▶ **OBJECTIVE**: Reproduce the data below word for word, keeping every line and number unchanged.
--- begin GIVEN RECORDS ---
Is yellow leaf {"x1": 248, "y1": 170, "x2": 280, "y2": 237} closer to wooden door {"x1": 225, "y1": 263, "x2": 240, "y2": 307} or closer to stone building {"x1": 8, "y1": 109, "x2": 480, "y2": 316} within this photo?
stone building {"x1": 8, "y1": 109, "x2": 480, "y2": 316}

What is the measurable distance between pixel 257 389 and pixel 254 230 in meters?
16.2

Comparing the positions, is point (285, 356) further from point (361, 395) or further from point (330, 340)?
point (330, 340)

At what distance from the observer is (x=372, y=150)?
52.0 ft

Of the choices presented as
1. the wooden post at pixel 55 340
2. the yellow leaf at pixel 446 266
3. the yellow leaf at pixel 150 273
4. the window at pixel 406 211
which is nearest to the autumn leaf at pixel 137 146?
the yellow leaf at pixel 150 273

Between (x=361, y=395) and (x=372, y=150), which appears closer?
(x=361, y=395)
--- end GIVEN RECORDS ---
▶ **CORRECT RESULT**:
Is yellow leaf {"x1": 248, "y1": 170, "x2": 280, "y2": 237} closer to wooden door {"x1": 225, "y1": 263, "x2": 240, "y2": 307} or closer to stone building {"x1": 8, "y1": 109, "x2": 480, "y2": 316} within this photo?
stone building {"x1": 8, "y1": 109, "x2": 480, "y2": 316}

What is the measurable distance between pixel 257 389 and pixel 254 230 in meters?
16.2

Comparing the positions, is point (285, 356) further from point (361, 395) or further from point (330, 340)?
point (330, 340)

At what distance from the observer is (x=372, y=150)?
52.0 ft

Of the choices presented as
1. the wooden post at pixel 55 340
2. the yellow leaf at pixel 446 266
3. the yellow leaf at pixel 150 273
4. the window at pixel 406 211
which is nearest to the autumn leaf at pixel 137 146?
the yellow leaf at pixel 150 273

Between (x=361, y=395) and (x=372, y=150), which appears closer?
(x=361, y=395)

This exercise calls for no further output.